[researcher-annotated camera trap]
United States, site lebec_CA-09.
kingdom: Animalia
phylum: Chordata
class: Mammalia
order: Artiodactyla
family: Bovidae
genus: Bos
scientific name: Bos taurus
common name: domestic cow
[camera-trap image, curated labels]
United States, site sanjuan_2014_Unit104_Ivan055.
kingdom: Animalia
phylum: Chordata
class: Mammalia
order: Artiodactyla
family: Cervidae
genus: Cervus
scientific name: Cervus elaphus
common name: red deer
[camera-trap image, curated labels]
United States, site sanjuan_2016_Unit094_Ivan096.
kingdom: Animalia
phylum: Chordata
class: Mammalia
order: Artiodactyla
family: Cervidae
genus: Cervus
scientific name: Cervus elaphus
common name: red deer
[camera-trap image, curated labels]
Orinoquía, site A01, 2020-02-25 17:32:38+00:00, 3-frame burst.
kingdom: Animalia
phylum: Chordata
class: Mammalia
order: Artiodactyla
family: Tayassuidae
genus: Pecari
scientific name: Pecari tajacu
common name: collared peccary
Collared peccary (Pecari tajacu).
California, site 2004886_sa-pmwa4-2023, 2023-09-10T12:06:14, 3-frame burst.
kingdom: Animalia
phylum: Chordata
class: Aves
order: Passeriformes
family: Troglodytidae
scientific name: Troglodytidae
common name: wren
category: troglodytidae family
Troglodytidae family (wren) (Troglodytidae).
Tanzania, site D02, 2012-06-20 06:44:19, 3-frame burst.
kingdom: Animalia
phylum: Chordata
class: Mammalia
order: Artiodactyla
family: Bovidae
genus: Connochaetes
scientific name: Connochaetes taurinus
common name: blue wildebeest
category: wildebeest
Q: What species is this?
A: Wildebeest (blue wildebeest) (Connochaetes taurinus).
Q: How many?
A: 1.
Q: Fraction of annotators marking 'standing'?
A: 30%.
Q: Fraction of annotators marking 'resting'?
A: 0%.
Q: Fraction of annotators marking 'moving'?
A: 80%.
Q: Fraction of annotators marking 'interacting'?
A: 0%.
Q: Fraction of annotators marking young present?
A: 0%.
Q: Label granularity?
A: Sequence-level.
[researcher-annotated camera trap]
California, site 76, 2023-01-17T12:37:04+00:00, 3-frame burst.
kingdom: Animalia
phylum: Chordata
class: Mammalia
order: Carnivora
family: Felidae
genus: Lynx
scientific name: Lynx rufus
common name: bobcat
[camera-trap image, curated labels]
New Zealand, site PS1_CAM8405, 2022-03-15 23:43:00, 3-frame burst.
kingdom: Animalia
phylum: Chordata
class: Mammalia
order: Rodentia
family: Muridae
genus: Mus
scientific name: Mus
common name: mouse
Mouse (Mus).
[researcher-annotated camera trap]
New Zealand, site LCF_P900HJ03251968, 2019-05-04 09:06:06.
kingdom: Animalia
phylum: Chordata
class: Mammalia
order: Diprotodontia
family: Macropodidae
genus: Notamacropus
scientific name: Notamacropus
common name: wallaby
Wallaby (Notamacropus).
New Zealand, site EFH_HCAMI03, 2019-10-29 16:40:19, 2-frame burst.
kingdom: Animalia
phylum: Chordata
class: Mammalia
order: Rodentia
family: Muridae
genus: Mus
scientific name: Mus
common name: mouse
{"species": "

---*---

_Work task_:
Could every record be printed again exactly as it reads?

_Exercise response_:
[researcher-annotated camera trap]
United States, site lebec_CA-09.
kingdom: Animalia
phylum: Chordata
class: Mammalia
order: Artiodactyla
family: Bovidae
genus: Bos
scientific name: Bos taurus
common name: domestic cow
[camera-trap image, curated labels]
United States, site sanjuan_2014_Unit104_Ivan055.
kingdom: Animalia
phylum: Chordata
class: Mammalia
order: Artiodactyla
family: Cervidae
genus: Cervus
scientific name: Cervus elaphus
common name: red deer
[camera-trap image, curated labels]
United States, site sanjuan_2016_Unit094_Ivan096.
kingdom: Animalia
phylum: Chordata
class: Mammalia
order: Artiodactyla
family: Cervidae
genus: Cervus
scientific name: Cervus elaphus
common name: red deer
[camera-trap image, curated labels]
Orinoquía, site A01, 2020-02-25 17:32:38+00:00, 3-frame burst.
kingdom: Animalia
phylum: Chordata
class: Mammalia
order: Artiodactyla
family: Tayassuidae
genus: Pecari
scientific name: Pecari tajacu
common name: collared peccary
Collared peccary (Pecari tajacu).
California, site 2004886_sa-pmwa4-2023, 2023-09-10T12:06:14, 3-frame burst.
kingdom: Animalia
phylum: Chordata
class: Aves
order: Passeriformes
family: Troglodytidae
scientific name: Troglodytidae
common name: wren
category: troglodytidae family
Troglodytidae family (wren) (Troglodytidae).
Tanzania, site D02, 2012-06-20 06:44:19, 3-frame burst.
kingdom: Animalia
phylum: Chordata
class: Mammalia
order: Artiodactyla
family: Bovidae
genus: Connochaetes
scientific name: Connochaetes taurinus
common name: blue wildebeest
category: wildebeest
Q: What species is this?
A: Wildebeest (blue wildebeest) (Connochaetes taurinus).
Q: How many?
A: 1.
Q: Fraction of annotators marking 'standing'?
A: 30%.
Q: Fraction of annotators marking 'resting'?
A: 0%.
Q: Fraction of annotators marking 'moving'?
A: 80%.
Q: Fraction of annotators marking 'interacting'?
A: 0%.
Q: Fraction of annotators marking young present?
A: 0%.
Q: Label granularity?
A: Sequence-level.
[researcher-annotated camera trap]
California, site 76, 2023-01-17T12:37:04+00:00, 3-frame burst.
kingdom: Animalia
phylum: Chordata
class: Mammalia
order: Carnivora
family: Felidae
genus: Lynx
scientific name: Lynx rufus
common name: bobcat
[camera-trap image, curated labels]
New Zealand, site PS1_CAM8405, 2022-03-15 23:43:00, 3-frame burst.
kingdom: Animalia
phylum: Chordata
class: Mammalia
order: Rodentia
family: Muridae
genus: Mus
scientific name: Mus
common name: mouse
Mouse (Mus).
[researcher-annotated camera trap]
New Zealand, site LCF_P900HJ03251968, 2019-05-04 09:06:06.
kingdom: Animalia
phylum: Chordata
class: Mammalia
order: Diprotodontia
family: Macropodidae
genus: Notamacropus
scientific name: Notamacropus
common name: wallaby
Wallaby (Notamacropus).
New Zealand, site EFH_HCAMI03, 2019-10-29 16:40:19, 2-frame burst.
kingdom: Animalia
phylum: Chordata
class: Mammalia
order: Rodentia
family: Muridae
genus: Mus
scientific name: Mus
common name: mouse
{"species": "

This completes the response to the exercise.